Another data source is the Korea National Health and Nutrition Examination Survey (KNHANES), which is a nationwide cross-sectional study of selected sample of the Korean population. This survey employed a stratified multistage design based on age, sex and residence geographic area [19,21-23] and provides a presentative and cost-efficient method to collect clinical data in the form of self-report questionnaires.
Although EHRs are restricted for the latest records and under-reporting of conditions before admission [25,26], they provide a mixture of primary data including comprehensive information of both patient self-reporting and physicians’ documentation [25-27]. Self-reports and EHR reviews are still the most common methods of assessment due to their availability, efficiency and relatively low cost [28]. Several studies have indicated that the corporate use of comorbidity data-collection methods using both sources is required to analyse or predict certain health outcomes [25,26,29,30]. However, self-reports and EHRs is still inconsistent. Previous studies have compared the two data sources in terms of assessing medical history, medication use and other risk factors [9,11,19,28]. The agreement level varied from high to low depending upon the variables in the comparison and the study populations [26-31].

Seropositivity of Korean patients with RA

1) Proportions of seronegative RA

The identification of RF and ACPAs has contributed to the classification of the subgroups of seropositive and seronegative RA, respectively [32]. Previously, seropositivity was defined in terms of RF, especially as we used the 1987 ACR classification criteria. A seronegative status means that tests do not show the presence of RF. Following the introduction of the 2010 ACR/European League Against Rheumatism (EULAR) classification criteria for RA, the meaning of a seronegative test result for RA changed to be when a person tests negative for both RF and ACPA. While most patients positive for ACPAs are also positive for RF, the RF antibody can occur in patients with many other conditions, including viral hepatitis and other rheumatic diseases. Conversely, ACPA is more specific for RA and is becoming the preferred test for making this distinction. Seropositive RA patients present certain genetic and environmental risk factors in common and have been observed to have more severe clinical presentations [33,34]. Seronegative RA has not been fully assessed, but evidence of genetic associations for ACPA-negative RA has been offered [35].
The largest Korean multicentre cohort, the Korean Observational Study Network for Arthritis (KORONA) database, had enrolled 4,721 RA patients who fulfilled the 1987 ACR classification criteria as of December 2010 [36]. This group had a mean age of 54.25±12.19 years and included 4,023 women (85.21%). Their RF positivity and ACPA positivity rates were 86.8% (4,098/4,719) and 83.9% (3,018/3,599), respectively. Meanwhile, recent data from the Korean College of Rheumatology Biologics (KOBIO) registry, a nationwide biologics registry, shows that RF positivity and ACPA positivity rates in RA patients on targeted therapy were 87.0% and 86.3%, respectively [37]. Among conventional synthetic DMARD users, RF positivity and ACPA positivity rates were slightly lower at 83.9% and 85.3%. This suggested that confounding by indication is another important issue in the observational-type study.
Another important point to consider when conducting analysis based on claims data is the inclusion of inaccurate diagnostic codes (unpublished data, Table 3).

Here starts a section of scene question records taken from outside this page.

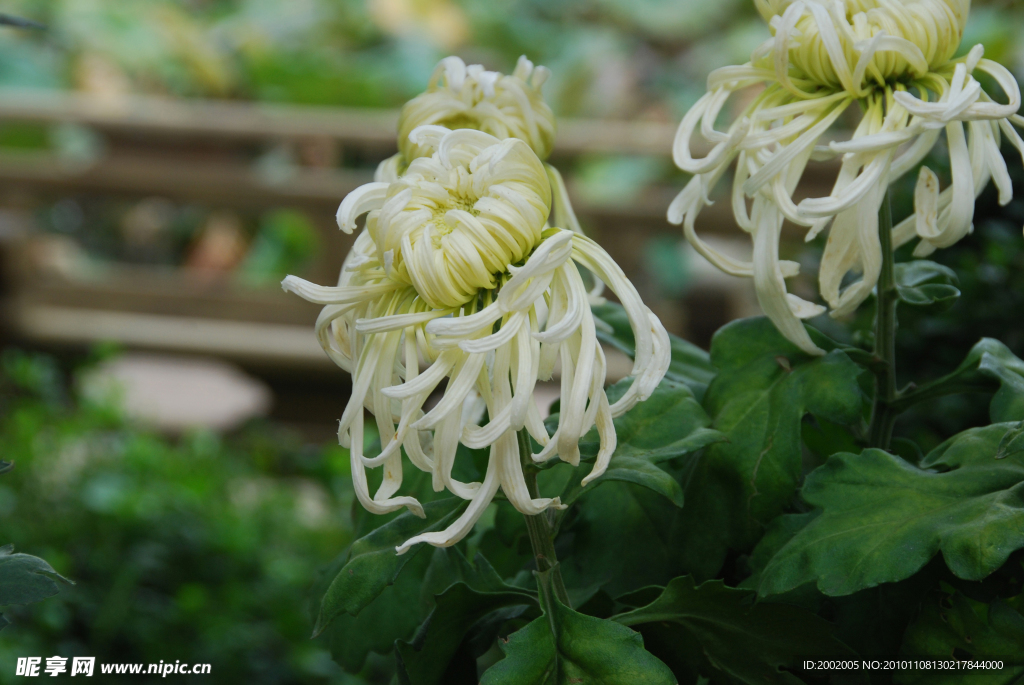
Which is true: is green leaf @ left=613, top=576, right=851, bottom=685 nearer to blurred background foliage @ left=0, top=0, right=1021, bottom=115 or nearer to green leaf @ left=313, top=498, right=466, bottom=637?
green leaf @ left=313, top=498, right=466, bottom=637

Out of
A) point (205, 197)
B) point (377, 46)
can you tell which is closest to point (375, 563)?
point (205, 197)

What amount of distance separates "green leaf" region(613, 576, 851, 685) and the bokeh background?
0.37 m

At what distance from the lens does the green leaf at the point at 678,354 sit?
1.76ft

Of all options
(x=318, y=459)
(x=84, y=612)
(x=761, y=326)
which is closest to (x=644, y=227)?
(x=318, y=459)

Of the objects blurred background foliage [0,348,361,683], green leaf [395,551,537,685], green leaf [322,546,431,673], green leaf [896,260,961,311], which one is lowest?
blurred background foliage [0,348,361,683]

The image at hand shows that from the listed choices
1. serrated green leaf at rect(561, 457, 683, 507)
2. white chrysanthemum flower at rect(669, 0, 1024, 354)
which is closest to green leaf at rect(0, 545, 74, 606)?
serrated green leaf at rect(561, 457, 683, 507)

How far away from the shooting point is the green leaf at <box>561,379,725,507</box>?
40cm

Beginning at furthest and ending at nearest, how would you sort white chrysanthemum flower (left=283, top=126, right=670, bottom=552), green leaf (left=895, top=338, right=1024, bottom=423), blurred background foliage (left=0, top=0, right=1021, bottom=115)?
blurred background foliage (left=0, top=0, right=1021, bottom=115)
green leaf (left=895, top=338, right=1024, bottom=423)
white chrysanthemum flower (left=283, top=126, right=670, bottom=552)

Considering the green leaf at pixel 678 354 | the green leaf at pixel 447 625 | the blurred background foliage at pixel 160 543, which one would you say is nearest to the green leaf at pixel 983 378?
the green leaf at pixel 678 354

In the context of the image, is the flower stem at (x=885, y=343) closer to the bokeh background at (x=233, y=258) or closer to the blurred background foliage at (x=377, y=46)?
the bokeh background at (x=233, y=258)

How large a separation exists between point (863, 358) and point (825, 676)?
156 millimetres

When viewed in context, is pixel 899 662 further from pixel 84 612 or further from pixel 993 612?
pixel 84 612

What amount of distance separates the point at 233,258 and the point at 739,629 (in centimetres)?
322

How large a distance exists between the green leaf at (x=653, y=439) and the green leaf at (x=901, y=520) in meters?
0.06
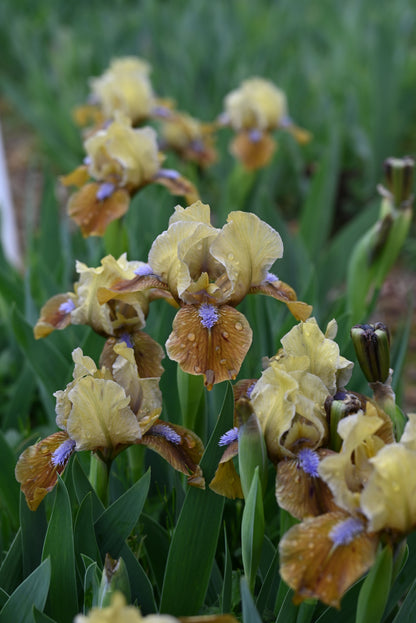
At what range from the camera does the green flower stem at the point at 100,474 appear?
3.91 feet

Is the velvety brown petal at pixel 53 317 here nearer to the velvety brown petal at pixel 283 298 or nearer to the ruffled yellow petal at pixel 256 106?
the velvety brown petal at pixel 283 298

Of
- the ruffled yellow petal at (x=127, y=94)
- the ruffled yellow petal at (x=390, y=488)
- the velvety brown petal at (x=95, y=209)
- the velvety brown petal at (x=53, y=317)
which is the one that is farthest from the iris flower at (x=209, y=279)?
the ruffled yellow petal at (x=127, y=94)

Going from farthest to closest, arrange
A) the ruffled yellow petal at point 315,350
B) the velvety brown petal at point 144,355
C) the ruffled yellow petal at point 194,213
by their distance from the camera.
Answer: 1. the velvety brown petal at point 144,355
2. the ruffled yellow petal at point 194,213
3. the ruffled yellow petal at point 315,350

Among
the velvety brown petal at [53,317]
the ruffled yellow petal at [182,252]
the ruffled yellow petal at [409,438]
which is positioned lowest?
the velvety brown petal at [53,317]

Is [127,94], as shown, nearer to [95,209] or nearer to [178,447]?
[95,209]

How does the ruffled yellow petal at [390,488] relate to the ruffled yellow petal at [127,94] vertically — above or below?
below

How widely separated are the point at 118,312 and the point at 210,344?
0.28 metres

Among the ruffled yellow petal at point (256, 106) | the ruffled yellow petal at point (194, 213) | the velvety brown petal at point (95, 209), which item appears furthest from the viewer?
the ruffled yellow petal at point (256, 106)

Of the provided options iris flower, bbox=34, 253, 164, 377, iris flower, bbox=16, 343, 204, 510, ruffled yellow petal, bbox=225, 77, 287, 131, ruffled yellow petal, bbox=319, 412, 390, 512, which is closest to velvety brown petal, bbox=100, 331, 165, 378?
iris flower, bbox=34, 253, 164, 377

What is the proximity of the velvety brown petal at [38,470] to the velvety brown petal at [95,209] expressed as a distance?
0.74 m

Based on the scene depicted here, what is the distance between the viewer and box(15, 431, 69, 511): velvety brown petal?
1109 millimetres

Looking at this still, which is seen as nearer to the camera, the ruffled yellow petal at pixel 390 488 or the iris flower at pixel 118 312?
the ruffled yellow petal at pixel 390 488

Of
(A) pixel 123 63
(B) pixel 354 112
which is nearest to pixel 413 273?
(B) pixel 354 112

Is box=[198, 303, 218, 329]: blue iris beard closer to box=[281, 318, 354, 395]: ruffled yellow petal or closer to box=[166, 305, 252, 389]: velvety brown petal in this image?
box=[166, 305, 252, 389]: velvety brown petal
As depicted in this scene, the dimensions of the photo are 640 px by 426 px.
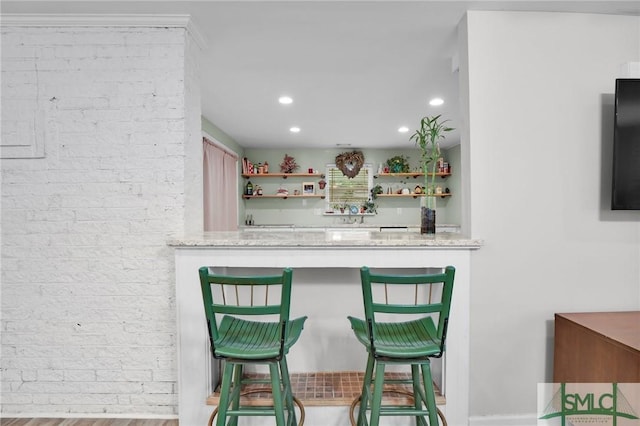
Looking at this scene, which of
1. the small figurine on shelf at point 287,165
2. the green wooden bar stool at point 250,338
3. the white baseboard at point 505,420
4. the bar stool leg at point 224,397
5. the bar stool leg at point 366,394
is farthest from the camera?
the small figurine on shelf at point 287,165

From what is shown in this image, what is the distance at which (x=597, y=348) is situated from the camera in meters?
1.71

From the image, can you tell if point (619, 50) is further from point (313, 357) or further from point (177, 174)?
point (177, 174)

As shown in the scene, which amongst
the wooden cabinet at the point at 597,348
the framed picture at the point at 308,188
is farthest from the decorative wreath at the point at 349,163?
the wooden cabinet at the point at 597,348

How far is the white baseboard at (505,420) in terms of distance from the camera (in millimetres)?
2020

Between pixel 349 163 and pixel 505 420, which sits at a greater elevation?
pixel 349 163

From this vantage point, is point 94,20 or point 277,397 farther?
point 94,20

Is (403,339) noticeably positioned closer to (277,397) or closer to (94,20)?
(277,397)

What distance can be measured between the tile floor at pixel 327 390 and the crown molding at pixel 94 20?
2.16m

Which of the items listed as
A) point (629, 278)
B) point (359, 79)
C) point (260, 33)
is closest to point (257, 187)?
point (359, 79)

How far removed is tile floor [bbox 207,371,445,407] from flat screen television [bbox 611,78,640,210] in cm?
150

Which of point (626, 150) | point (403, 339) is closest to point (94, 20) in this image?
point (403, 339)

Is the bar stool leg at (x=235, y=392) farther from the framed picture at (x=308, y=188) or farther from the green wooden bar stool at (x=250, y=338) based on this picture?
the framed picture at (x=308, y=188)

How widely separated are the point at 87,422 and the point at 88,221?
116 cm

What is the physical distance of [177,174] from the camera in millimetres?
2123
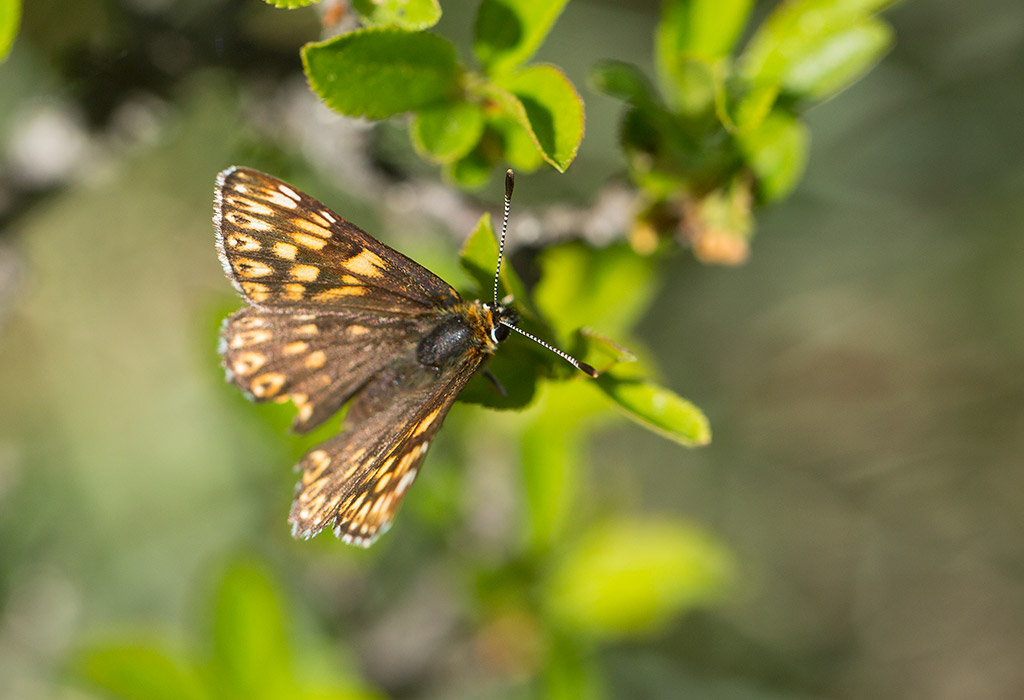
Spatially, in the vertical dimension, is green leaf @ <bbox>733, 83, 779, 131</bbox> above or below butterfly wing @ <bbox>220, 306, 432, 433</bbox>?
above

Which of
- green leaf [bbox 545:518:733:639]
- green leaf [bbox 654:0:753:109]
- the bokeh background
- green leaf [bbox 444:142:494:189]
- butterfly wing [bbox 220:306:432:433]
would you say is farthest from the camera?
the bokeh background

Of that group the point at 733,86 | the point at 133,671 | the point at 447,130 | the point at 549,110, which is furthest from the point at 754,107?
the point at 133,671

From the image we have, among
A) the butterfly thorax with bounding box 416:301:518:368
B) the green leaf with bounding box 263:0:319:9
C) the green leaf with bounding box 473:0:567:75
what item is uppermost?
the green leaf with bounding box 473:0:567:75

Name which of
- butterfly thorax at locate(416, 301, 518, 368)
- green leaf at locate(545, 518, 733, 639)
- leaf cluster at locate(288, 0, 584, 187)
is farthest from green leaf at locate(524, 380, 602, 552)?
leaf cluster at locate(288, 0, 584, 187)

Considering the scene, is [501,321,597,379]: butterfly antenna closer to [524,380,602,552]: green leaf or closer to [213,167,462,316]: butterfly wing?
[213,167,462,316]: butterfly wing

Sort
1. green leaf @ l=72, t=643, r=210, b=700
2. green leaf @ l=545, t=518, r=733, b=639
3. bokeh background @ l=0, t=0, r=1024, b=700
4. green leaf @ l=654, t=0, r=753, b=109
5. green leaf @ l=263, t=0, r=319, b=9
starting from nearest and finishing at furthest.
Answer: green leaf @ l=263, t=0, r=319, b=9 → green leaf @ l=654, t=0, r=753, b=109 → green leaf @ l=72, t=643, r=210, b=700 → green leaf @ l=545, t=518, r=733, b=639 → bokeh background @ l=0, t=0, r=1024, b=700

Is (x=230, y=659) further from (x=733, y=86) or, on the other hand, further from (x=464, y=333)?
(x=733, y=86)
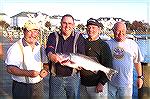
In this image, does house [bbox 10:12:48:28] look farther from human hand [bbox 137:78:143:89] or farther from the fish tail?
human hand [bbox 137:78:143:89]

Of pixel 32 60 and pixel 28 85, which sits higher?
pixel 32 60

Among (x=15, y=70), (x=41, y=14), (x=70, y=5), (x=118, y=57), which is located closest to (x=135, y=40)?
(x=118, y=57)

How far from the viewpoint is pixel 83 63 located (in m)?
4.58

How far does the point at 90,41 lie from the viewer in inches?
179

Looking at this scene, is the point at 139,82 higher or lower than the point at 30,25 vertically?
lower

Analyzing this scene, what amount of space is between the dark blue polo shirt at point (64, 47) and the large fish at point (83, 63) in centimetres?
6

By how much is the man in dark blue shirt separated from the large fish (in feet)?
0.17

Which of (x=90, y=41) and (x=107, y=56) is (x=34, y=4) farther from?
(x=107, y=56)

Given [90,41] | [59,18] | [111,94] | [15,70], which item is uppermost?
[59,18]

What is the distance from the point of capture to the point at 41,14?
14.9ft

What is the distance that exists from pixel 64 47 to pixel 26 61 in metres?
0.54

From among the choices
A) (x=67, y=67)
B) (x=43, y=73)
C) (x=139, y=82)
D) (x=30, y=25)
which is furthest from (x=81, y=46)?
(x=139, y=82)

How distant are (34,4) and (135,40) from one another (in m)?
1.40

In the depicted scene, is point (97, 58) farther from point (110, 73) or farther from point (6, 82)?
point (6, 82)
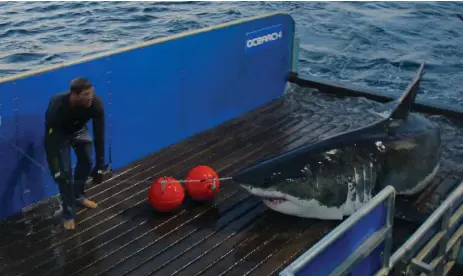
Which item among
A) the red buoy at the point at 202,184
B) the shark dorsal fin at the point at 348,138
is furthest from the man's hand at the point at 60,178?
the shark dorsal fin at the point at 348,138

We selected all RA patients in Korea according to three definitions. If we selected RA patients with diagnostic codes only, the numbers of seropositive RA (M05) and seronegative RA (M06) cases in 2016 were 150,058 and 688,053, respectively. However, after applying the operational definition of a diagnostic code with any DMARD, the numbers of seropositive and seronegative RA cases decreased to 103,083 and 74,038, respectively. This shows that many of the patients with RA diagnostic codes are not taking any DMARDs and this phenomenon is more pronounced in seronegative RA patients. Patients who are negative for RF and ACPA may also have another form of inflammatory arthritis—such as psoriatic arthritis or a spondyloarthropathy. A definition of RA with diagnostic codes and inclusion in the rare and intractable disease registration (RIDR) program is most specific for RA patients since registration in the RIDR program by a physician is required. Therefore, the latter definition is useful for outcomes and pharmacoeconomic studies assessing definite RA patients. The limitation of this definition is that it would not be applicable to seronegative RA patients because only seropositive RA patients are able to be registered in the RIDR program in Korea.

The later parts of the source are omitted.